SHORT PROBLEM 1 -
In the shipment-routing readme, why does the prepare script install a pre-push git hook?

TEXT PASSAGE -
@awarnes/shipment-routing
v1.1.0
Published
Take home code challenge
Downloads
2
Readme
Shipment Routing
Code challenge to create a CLI for routing shipments to drivers.
Table of Contents
Installation
Install package:
npm install @awarnes/shipment-routing
Install pre-release:
npm install @awarnes/shipment-routing@next
Prepare Script
The prepare
script will run after all dependencies have been installed (locally). This script will install the pre-push
git-hook into the .git/hooks
directory in the project. This helps ensure that everything has been properly linted and all tests are passing.
Note: If in dire need you can always add the
--no-verify
flag to your push command to skip the checks. Make sure that everything lints and passes testing prior to creating your PR though!
Usage
There are two commands with several options each. The easiest way to see how to use them is to run:
shipment-routing help
Route
Usage: shipment-routing route [options]
Route shipments to drivers given a list of shipments and list of drivers
| Options | Description | |---------|-------------| | -d --driverFile | File of driver names \n separated| | -s --destinationFile | File of shipment destinations \n separated | | -t --testData | Comma separated count of number of drivers and destinations to generate. | | -x --maxThreads | Maximum number of threads to allow for the mapJobs function. Default 4. | | -f --file | Dump output to file | | -h, --help | display help for command |
Examples
Read drivers and destinations from file
shipment-routing route -d ./some/file/with/driver.data -s ./some/file/with/destination.data
Read drivers and destinations from file and output to file
shipment-routing route -d ./some/file/with/driver.data -s ./some/file/with/destination.data -f
Route 25 randomized drivers and 25 randomized destinations
shipment-routing route -t 25,25
Generate
Usage: shipment-routing generate [options]
Generate data for use with the command line tool
| Options | Descriptions | | ------- | ------------ | | -d --driverCount | Number of driver names to generate| | -s --destinationCount | Number of destinations to generate| | -p --path | Path to save files. If not included will output on command line. | | -h, --help | display help for command|
Examples
Print out 25 randomized drivers and 25 randomized destinations
shipment-routing generate -d 25 -s 25
Write 25 randomized drivers and 25 randomized destinations to files in the current working directory.
shipment-routing generate -d 25 -s 25 -p .
Generate a file of 25 drivers and 25 destinations, then run the routing function on them.
shipment-routing generate -d 25 -s 25 -p . && shipment-routing route -d ./drivers.data -s ./destinations.data
Description
Our sales team has just struck a deal with Acme Inc to become the exclusive provider for routing their product shipments via 3rd party trucking fleets. The catch is that we can only route one shipment to one driver per day.
Each day we get the list of shipment destinations that are available for us to offer to drivers in our network. Fortunately our team of highly trained data scientists have developed a mathematical model for determining which drivers are best suited to deliver each shipment.
With that hard work done, now all we have to do is implement a program that assigns each shipment destination to a given driver while maximizing the total suitability of all shipments to all drivers.
The top-secret algorithm is:
- If the length of the shipment's destination street name is even, the base suitability score (SS) is the number of vowels in the driver’s name multiplied by 1.5.

LISTED ENTRIES -
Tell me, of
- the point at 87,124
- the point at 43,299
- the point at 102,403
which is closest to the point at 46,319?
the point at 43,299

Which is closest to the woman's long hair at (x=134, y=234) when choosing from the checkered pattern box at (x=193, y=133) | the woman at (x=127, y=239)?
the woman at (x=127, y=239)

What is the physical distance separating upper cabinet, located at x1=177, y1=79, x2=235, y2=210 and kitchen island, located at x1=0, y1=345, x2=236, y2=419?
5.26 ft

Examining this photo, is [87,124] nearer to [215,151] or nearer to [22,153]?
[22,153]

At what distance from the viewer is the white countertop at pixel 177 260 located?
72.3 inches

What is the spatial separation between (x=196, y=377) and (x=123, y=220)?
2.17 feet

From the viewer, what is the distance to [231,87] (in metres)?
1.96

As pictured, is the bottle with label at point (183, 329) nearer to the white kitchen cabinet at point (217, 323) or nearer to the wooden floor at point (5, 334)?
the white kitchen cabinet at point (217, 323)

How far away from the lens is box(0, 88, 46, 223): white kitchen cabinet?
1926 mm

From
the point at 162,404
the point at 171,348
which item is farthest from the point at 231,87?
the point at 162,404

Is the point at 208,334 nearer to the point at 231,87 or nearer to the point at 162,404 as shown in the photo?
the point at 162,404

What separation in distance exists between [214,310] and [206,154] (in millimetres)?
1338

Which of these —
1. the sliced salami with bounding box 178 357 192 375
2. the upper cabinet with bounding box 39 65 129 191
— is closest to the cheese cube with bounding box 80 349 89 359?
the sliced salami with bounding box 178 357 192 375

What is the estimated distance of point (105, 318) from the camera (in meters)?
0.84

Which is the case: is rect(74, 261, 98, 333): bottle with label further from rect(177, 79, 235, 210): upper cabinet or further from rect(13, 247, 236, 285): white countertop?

SHORT PROBLEM 2 -
Output as a JSON list of strings the part of the records that opens with the line containing "At what distance" and runs through the end of the records. Use one string per line and leave out blank lines.

WORKED SOLUTION 1 -
The prepare script places the pre-push hook in the project's .git/hooks directory to help make sure everything has been properly linted and all tests pass. These checks run on push and can be skipped with the --no-verify flag.

WORKED SOLUTION 2 -
[
  "At what distance from the viewer is the white countertop at pixel 177 260 located?",
  "72.3 inches",
  "What is the spatial separation between (x=196, y=377) and (x=123, y=220)?",
  "2.17 feet",
  "From the viewer, what is the distance to [231,87] (in metres)?",
  "1.96",
  "As pictured, is the bottle with label at point (183, 329) nearer to the white kitchen cabinet at point (217, 323) or nearer to the wooden floor at point (5, 334)?",
  "the white kitchen cabinet at point (217, 323)",
  "How far away from the lens is box(0, 88, 46, 223): white kitchen cabinet?",
  "1926 mm",
  "From",
  "the point at 162,404",
  "the point at 171,348",
  "which item is farthest from the point at 231,87?",
  "the point at 162,404",
  "Is the point at 208,334 nearer to the point at 231,87 or nearer to the point at 162,404 as shown in the photo?",
  "the point at 162,404",
  "What separation in distance exists between [214,310] and [206,154] (in millimetres)?",
  "1338",
  "Which of these —",
  "1. the sliced salami with bounding box 178 357 192 375",
  "2. the upper cabinet with bounding box 39 65 129 191",
  "— is closest to the cheese cube with bounding box 80 349 89 359?",
  "the sliced salami with bounding box 178 357 192 375",
  "What is the estimated distance of point (105, 318) from the camera (in meters)?",
  "0.84",
  "Which is the case: is rect(74, 261, 98, 333): bottle with label further from rect(177, 79, 235, 210): upper cabinet or further from rect(13, 247, 236, 285): white countertop?"
]